Use Case
Multimodal Search with Endee
Search across images, text, and audio in a unified vector space. Query with any modality and retrieve the most relevant results across all content types.
Capabilities
Built for any-to-any retrieval
Cross-modal Retrieval
Query with text and retrieve images. Query with an image and find similar sounds. Any modality can be the query and any modality can be the result. CLIP maps text and images to the same dimensional space so a text query finds visually matching images with no special pipeline.
Unified Embedding Space
Store all modalities in a single Endee index using multimodal embedding models like CLIP or ImageBind. No separate indexes per data type, no synchronization overhead. One search call retrieves the most relevant items across images, text, and audio simultaneously.
Multi-vector per Document
Store multiple embeddings per document when a single item has multiple modalities. A product can have both an image embedding and a text description embedding in the same record. Query against either vector and retrieve the full product record with metadata.
Metadata-filtered Cross-modal Search
Combine cross-modal vector search with structured metadata filters. Filter image results by upload date, rights status, or content category while searching by text query.

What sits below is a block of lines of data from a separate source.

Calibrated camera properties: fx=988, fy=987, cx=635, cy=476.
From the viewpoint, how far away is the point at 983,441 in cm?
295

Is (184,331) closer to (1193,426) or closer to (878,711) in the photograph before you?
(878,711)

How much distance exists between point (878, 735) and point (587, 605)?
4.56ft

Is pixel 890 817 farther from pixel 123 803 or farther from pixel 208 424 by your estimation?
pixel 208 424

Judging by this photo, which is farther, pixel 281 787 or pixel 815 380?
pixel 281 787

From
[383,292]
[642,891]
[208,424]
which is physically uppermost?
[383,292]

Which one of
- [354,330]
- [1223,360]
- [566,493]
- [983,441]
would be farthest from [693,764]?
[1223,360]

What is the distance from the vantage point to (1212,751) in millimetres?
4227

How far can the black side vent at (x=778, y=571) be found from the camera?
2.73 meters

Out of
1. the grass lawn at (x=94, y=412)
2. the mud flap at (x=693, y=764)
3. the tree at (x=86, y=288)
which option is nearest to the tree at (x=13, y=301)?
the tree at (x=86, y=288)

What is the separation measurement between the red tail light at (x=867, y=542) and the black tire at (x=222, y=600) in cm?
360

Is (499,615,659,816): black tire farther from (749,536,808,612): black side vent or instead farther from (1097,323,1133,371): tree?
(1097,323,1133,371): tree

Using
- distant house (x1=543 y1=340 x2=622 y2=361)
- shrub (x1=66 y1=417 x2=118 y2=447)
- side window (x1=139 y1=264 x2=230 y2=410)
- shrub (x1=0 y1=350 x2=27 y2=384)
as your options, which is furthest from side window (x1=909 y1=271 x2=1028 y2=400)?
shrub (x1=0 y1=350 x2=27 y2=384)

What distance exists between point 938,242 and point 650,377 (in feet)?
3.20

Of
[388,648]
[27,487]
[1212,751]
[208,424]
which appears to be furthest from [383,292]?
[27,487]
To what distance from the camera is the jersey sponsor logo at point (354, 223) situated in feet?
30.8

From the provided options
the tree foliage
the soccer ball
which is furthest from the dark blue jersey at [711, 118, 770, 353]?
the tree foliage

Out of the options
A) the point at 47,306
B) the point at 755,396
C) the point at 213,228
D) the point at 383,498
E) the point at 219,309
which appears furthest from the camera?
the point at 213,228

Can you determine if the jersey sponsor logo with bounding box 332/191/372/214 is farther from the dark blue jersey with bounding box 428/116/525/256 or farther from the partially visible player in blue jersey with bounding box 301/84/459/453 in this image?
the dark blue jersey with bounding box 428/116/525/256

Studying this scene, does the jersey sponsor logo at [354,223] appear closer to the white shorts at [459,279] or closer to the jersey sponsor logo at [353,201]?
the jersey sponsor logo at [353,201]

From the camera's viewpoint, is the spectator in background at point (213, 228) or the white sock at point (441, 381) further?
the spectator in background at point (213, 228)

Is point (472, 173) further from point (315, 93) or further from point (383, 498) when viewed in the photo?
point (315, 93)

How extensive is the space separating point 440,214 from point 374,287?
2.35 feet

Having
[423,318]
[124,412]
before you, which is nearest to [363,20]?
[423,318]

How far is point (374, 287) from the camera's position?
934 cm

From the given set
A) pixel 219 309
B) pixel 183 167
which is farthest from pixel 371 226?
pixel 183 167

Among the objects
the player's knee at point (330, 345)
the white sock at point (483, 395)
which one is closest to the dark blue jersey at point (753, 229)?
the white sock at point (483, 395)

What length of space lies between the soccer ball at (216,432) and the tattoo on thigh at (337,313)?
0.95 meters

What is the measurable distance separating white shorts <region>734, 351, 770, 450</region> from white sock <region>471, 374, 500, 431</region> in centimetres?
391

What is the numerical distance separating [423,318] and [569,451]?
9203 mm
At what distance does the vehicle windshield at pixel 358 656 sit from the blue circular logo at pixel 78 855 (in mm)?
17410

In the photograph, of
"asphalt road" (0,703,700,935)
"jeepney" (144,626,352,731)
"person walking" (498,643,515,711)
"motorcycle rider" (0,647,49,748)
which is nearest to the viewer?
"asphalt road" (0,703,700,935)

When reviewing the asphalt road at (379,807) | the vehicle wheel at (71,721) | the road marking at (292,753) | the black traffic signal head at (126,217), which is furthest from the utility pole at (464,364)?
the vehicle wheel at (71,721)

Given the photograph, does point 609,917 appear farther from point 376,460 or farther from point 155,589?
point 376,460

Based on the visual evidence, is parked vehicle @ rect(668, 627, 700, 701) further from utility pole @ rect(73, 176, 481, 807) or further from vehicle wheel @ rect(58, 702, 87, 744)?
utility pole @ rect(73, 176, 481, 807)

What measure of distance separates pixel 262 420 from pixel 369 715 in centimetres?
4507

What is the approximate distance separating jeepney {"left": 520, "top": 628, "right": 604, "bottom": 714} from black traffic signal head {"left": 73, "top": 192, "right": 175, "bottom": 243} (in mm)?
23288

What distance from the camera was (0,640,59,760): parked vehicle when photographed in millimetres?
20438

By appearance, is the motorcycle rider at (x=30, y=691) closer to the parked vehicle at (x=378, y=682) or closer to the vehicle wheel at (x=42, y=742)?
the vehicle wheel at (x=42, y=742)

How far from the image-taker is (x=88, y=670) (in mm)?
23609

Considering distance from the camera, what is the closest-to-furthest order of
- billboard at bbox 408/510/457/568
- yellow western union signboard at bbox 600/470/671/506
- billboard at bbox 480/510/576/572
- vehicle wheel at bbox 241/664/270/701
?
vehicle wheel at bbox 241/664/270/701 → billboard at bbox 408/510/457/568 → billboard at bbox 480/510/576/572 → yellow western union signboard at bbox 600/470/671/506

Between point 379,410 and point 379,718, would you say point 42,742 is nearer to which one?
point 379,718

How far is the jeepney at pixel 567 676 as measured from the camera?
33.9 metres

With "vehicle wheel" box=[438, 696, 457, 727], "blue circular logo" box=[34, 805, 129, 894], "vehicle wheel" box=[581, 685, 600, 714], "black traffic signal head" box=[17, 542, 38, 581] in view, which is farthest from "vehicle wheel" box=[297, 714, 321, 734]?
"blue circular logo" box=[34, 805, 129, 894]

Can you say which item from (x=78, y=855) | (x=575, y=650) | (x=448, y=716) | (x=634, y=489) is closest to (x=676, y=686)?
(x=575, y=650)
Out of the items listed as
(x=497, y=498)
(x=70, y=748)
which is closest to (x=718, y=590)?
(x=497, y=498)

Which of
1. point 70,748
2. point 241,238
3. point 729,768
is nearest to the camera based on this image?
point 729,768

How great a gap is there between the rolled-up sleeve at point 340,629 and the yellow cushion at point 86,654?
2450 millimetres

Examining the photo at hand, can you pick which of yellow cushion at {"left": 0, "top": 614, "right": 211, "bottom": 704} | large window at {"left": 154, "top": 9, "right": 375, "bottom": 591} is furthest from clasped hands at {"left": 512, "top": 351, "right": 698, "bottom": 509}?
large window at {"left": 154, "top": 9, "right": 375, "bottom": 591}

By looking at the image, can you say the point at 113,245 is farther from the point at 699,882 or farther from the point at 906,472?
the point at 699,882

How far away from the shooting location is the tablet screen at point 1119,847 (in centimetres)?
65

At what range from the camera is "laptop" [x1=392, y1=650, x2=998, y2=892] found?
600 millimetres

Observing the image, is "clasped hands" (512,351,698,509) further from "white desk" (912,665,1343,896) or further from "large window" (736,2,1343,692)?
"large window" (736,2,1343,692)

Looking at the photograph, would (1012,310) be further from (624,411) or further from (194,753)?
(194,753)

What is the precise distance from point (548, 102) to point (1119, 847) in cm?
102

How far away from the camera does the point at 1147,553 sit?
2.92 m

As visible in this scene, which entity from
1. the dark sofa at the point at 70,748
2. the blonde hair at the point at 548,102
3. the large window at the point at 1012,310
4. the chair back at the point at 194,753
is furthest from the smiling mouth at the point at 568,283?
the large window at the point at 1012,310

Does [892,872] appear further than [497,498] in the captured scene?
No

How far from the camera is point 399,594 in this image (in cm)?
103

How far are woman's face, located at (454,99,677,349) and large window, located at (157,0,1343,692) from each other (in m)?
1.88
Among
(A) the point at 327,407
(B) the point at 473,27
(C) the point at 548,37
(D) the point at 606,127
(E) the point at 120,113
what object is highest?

Filters run during ANN search so there is no post-processing overhead on the result set.
Visual Search
Let users upload a photo and find visually similar products, scenes, or faces. CLIP and custom vision models produce embeddings that capture visual semantics, color, style, composition, so results are meaningfully similar, not just superficially matching.
Audio Similarity Search
Index audio clips as embeddings using audio encoders or ImageBind. Retrieve similar sounds, music tracks, or voice recordings by comparing embeddings. Use metadata filters to restrict by genre, duration, license type, or any custom attribute.
Process
How it works
Generate embeddings per modality
Use CLIP to encode both images and text into the same dimensional vector space. Use ImageBind for audio, depth, and thermal data alongside images and text. Run your embedding pipeline at ingest time so only the resulting vectors need to be stored.
Index all modalities in Endee
Insert all vectors into a single Endee collection tagged with a modality field in metadata. Store image URLs, transcripts, audio paths, or any other payload as metadata alongside the embedding. Use INT8 quantization to reduce storage by 75%.
Query from any modality
At query time, embed the input in the same model space and search Endee. A text query returns the most semantically similar images, audio clips, and text documents ranked together. Apply modality filters to restrict results to a specific type when needed.
In Practice
What teams build with multimodal search
Visual Product Search
Let customers upload a photo and find similar products in your catalog. No keywords required.
Media Asset Management
Search a photo or video library with natural language descriptions and retrieve matching frames or clips.
Audio Similarity Search
Find similar audio tracks, sound effects, or music by comparing audio embeddings in the shared vector space.
Cross-lingual Image Retrieval
A query in any language finds matching images because CLIP projects both into the same multilingual embedding space.